§ Exercise instructions
Transcribe each caption line of the data below character for character, leaving out the pictures.

BEGIN

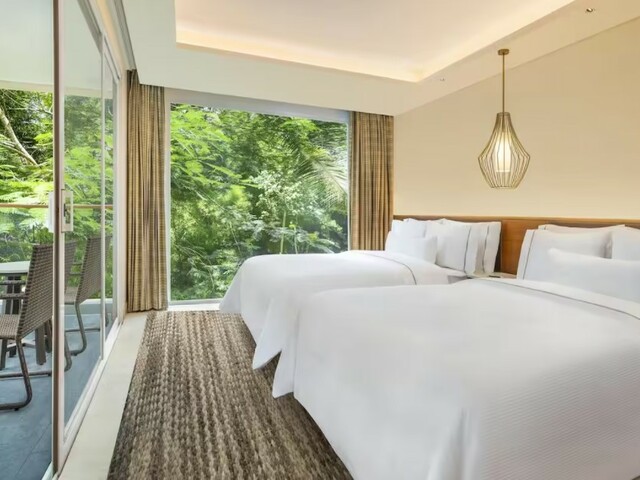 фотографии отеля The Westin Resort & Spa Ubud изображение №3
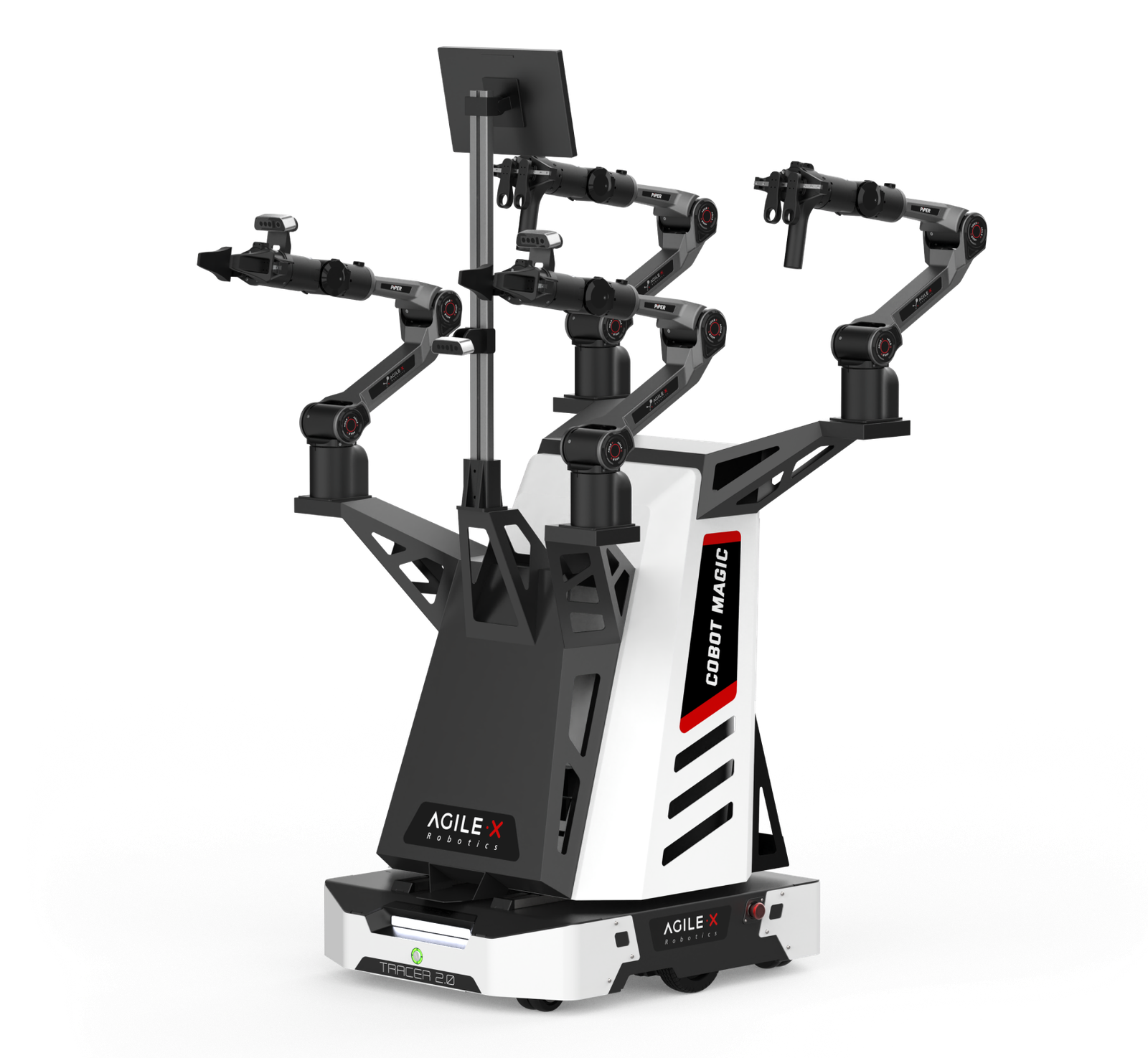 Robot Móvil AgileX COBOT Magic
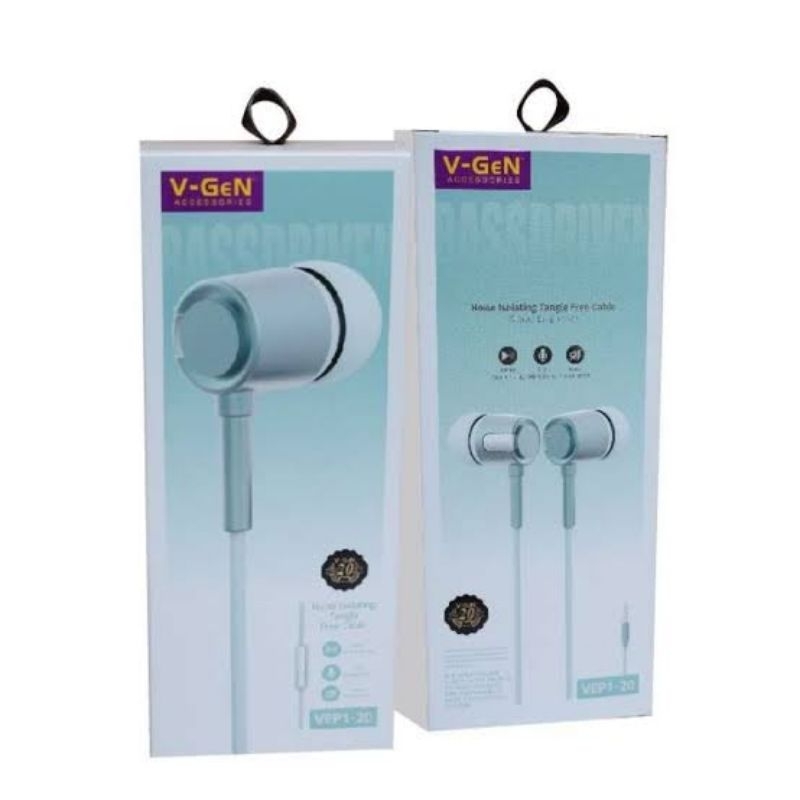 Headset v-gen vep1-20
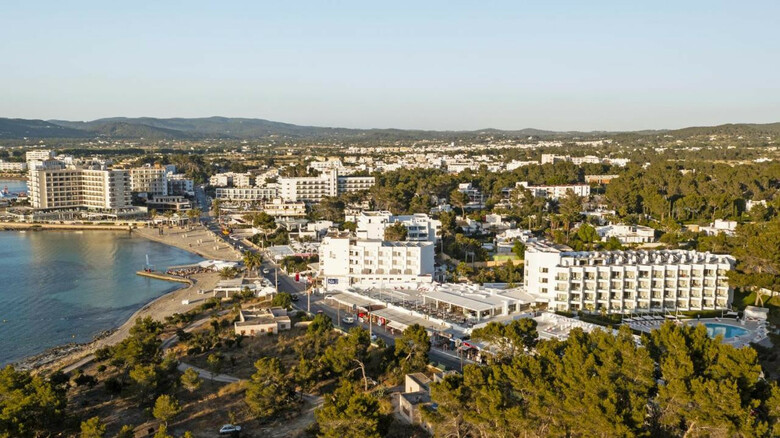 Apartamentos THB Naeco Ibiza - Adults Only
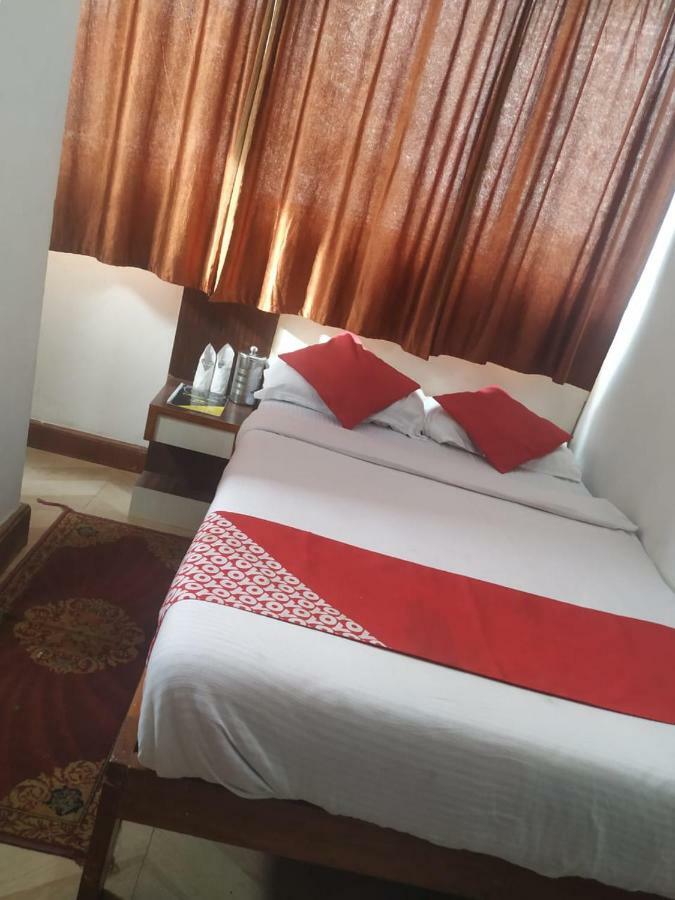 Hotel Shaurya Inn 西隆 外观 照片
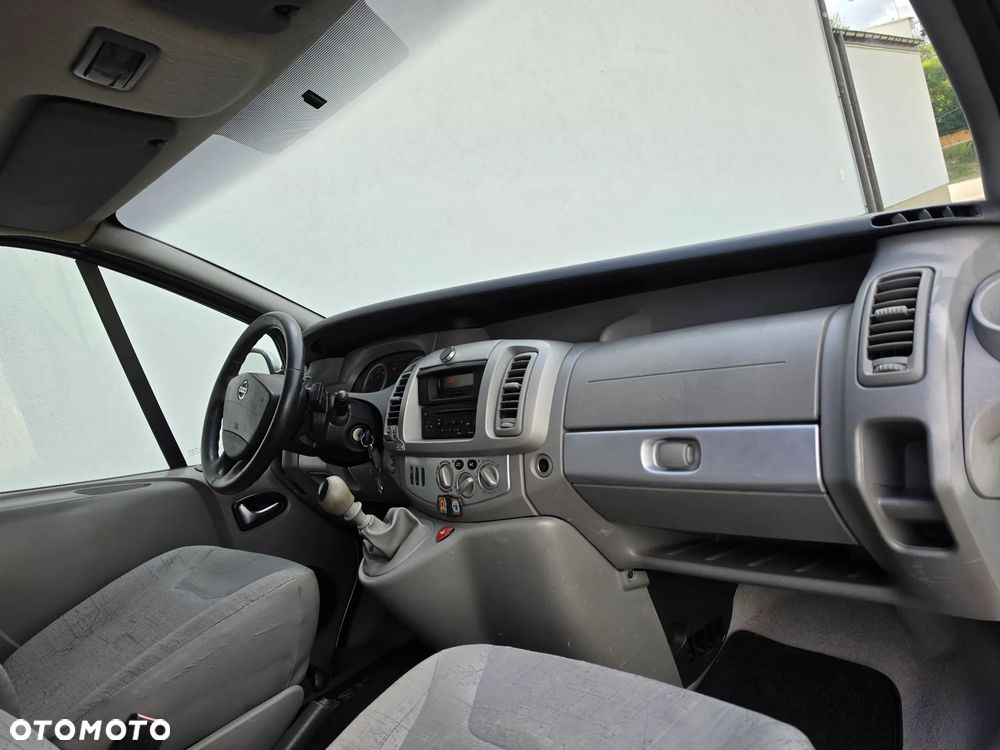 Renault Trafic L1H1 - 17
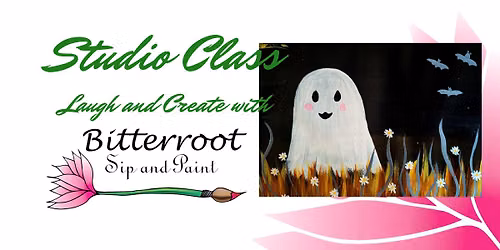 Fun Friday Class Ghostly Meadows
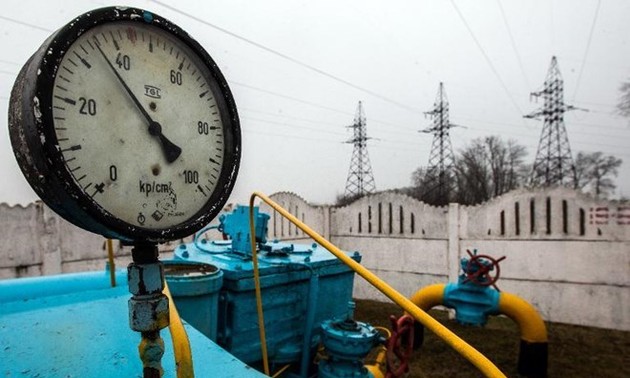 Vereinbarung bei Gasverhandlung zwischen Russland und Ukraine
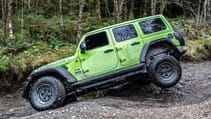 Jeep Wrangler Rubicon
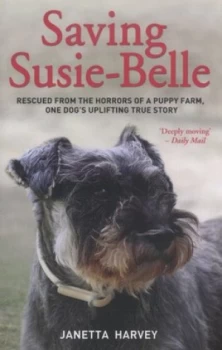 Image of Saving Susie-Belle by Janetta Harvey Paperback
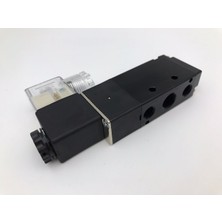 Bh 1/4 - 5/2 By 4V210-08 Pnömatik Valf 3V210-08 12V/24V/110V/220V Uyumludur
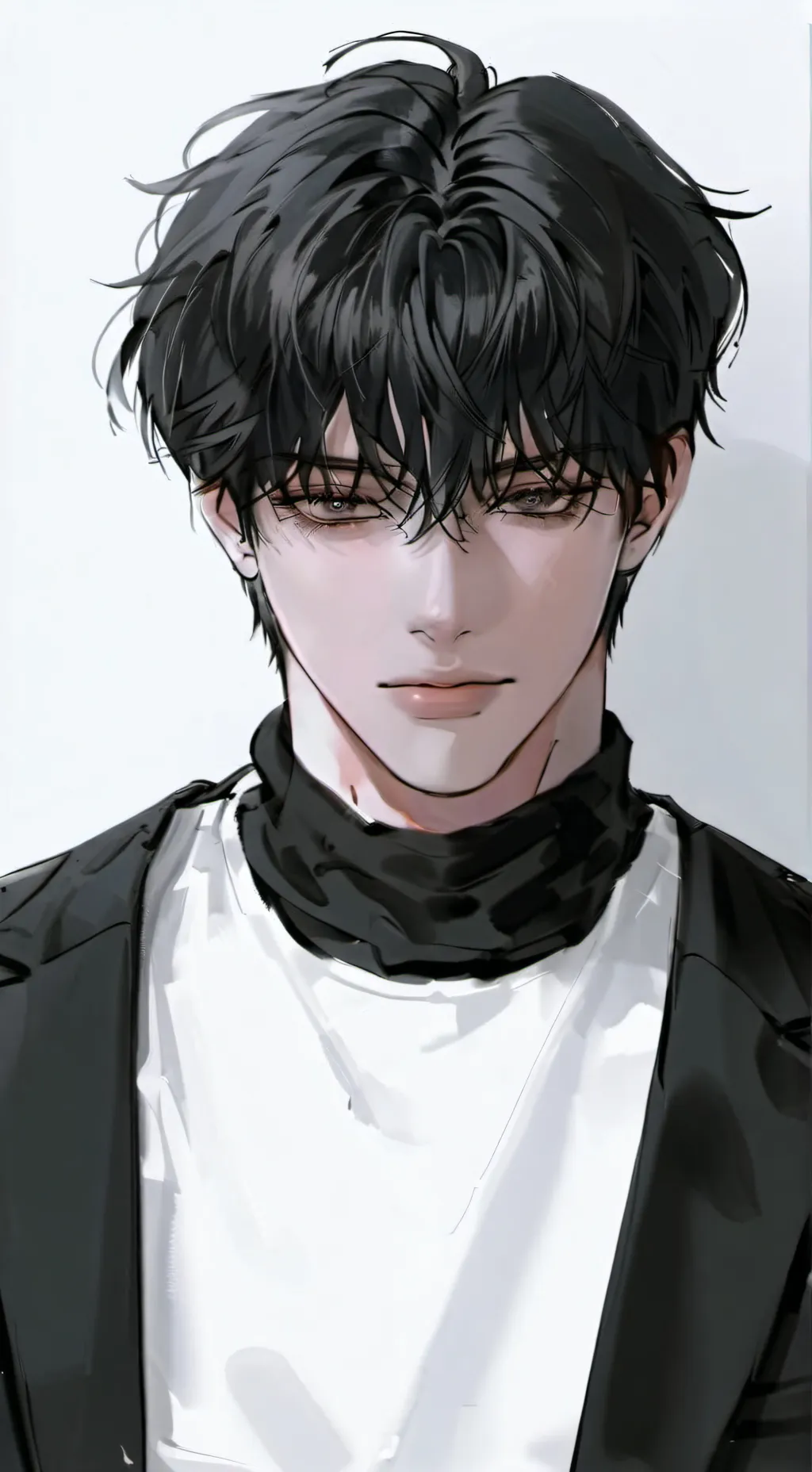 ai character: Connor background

END

§ Problem solution
 фотографии отеля The Westin Resort & Spa Ubud изображение №3
 Robot Móvil AgileX COBOT Magic
 Headset v-gen vep1-20
 Apartamentos THB Naeco Ibiza - Adults Only
 Hotel Shaurya Inn 西隆 外观 照片
 Renault Trafic L1H1 - 17
 Fun Friday Class Ghostly Meadows
 Vereinbarung bei Gasverhandlung zwischen Russland und Ukraine
 Jeep Wrangler Rubicon
 Image of Saving Susie-Belle by Janetta Harvey Paperback
 Bh 1/4 - 5/2 By 4V210-08 Pnömatik Valf 3V210-08 12V/24V/110V/220V Uyumludur
 ai character: Connor background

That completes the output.